I’m observing a sort of Law-and-Crime week, in honor of our Mystery and More Book Fair, which we are not holding this March, as has been our wont. We’re going to roll all those books into the big fair in July, so you’ll see twice as much Mystery, Science Fiction, Westerns, Military Fiction and Romance as usual. Why? We wonted to.
So, this week, in lieu of the display of magnifying glasses, and the 8x10 glossies of Chicago politicians, and the fabled Penny Jar, you get crime-themed blogs instead! With luck like that, you should go buy a lottery ticket while you’re on a roll.
This time around, I thought I would mention the Creepiest Item ever donated to the Book Fair. Those of you who didn’t care for Monday’s column should switch to YouTube and watch the closing ceremonies of the Winter Olympics again. Come back Friday.
You develop a heightened sense of hearing in this job, which can detect, through other noises, the sound of somebody sliding cardboard boxes onto the loading dock. I reached the door in time to see a couple getting into their car, having left four boxes and a bundle wrapped in newspaper.
“Do you want a receipt?” I called.
“No, no,” said the man, “Don’t bother!” And pulled his door shut.
But the woman, apparently struck by conscience, pointed to the canvas bundle and said, “You might want to just throw that away.” She got into the car and it sped off.

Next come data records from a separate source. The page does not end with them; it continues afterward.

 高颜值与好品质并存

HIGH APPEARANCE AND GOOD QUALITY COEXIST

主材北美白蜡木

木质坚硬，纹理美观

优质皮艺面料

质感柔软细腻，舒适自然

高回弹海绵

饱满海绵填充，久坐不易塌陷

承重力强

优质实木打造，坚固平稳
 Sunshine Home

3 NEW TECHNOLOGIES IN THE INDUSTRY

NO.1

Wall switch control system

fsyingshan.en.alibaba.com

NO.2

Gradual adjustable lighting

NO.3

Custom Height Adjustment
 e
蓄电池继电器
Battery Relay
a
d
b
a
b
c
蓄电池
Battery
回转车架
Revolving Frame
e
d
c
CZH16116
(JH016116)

Well, what would you have done? I snatched up the paper-covered bundle and brought it inside at once. It was light and rectangular, in my opinion quite the wrong shape for a bomb or a recently deceased in-law. But the outer layer of newspaper was labeled “Caution” and “Danger”. The second layer also said “Danger” and “Caution”. The third layer said “Danger”, “Caution”, and “Gacy.”
Under the third layer was a painting, clearly signed “John Gacy, Cook County Jail, 1986”.

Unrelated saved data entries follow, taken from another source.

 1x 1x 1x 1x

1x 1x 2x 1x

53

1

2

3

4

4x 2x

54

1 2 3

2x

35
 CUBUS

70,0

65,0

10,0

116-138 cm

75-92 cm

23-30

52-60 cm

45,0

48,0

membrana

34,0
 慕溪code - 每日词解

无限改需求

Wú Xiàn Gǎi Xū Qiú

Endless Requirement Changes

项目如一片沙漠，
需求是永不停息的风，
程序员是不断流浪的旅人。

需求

Well, anyone who remembers the loathsomely and supremely self-centered Gacy will recall the fuss about him selling his paintings from jail. This couple had evidently decided to get this one out of their house by donating it to a deserving charity. I don’t know what brought their fancy to light upon us, but here it was, a bit of Chicago memorabilia. What a pity, I thought, that it hadn’t arrived in time for the Mystery and More Book Fair: one could hardly have anything more appropriate.
Oh, did I say this was the Creepiest Item ever donated? Add another superlative: the Most Unsellable. The Newberry Library does not especially want its name linked with the most famous predator ever to lurk in Bughouse Square, so displaying it at the Book Fair was ruled out early on. And eBay, a center for tasteful and refined commerce, will not let you make money off of any serial killer or mass murderer of too recent date. So though I could have sold it anonymously there, I am forbidden to do so.
I hear violins playing in the background of my sad, sad tale, but I can make it sadder yet. The joke is that this painting is almost certainly NOT by the Killer Clown. It is not in his style. It uses a bolder, brasher palette than the colors he favored. And the signature is very questionable. John Wayne Gacy loved the media attention he got because of those first two names, and every other painting of his I’ve been able to see is signed John Wayne Gacy, or John W. Gacy, or J.W.Gacy. I have not seen a single painting signed by him that ignores the middle name. (And if you think looking at a lot of his artwork is a whee, it actually ranks below hauling banana boxes full of Condensed Books.)
So, aside from the attitude of the donors, there is nothing to suggest that this Gacy painting really IS a Gacy painting. Maybe it was his first painting and he hadn’t got the hang of it yet. Maybe he did this one as a joke, before he realized there was money in it. Maybe you could do fingerprint analysis on it and find out. And maybe I will just go buy myself a lottery ticket, because the odds are nearly as good. Best indications are that I am giving shelf space to a unsellable forgery.
But I still keep a layer of newspaper wrapped around it. I may not know much about art but I know what I don’t like.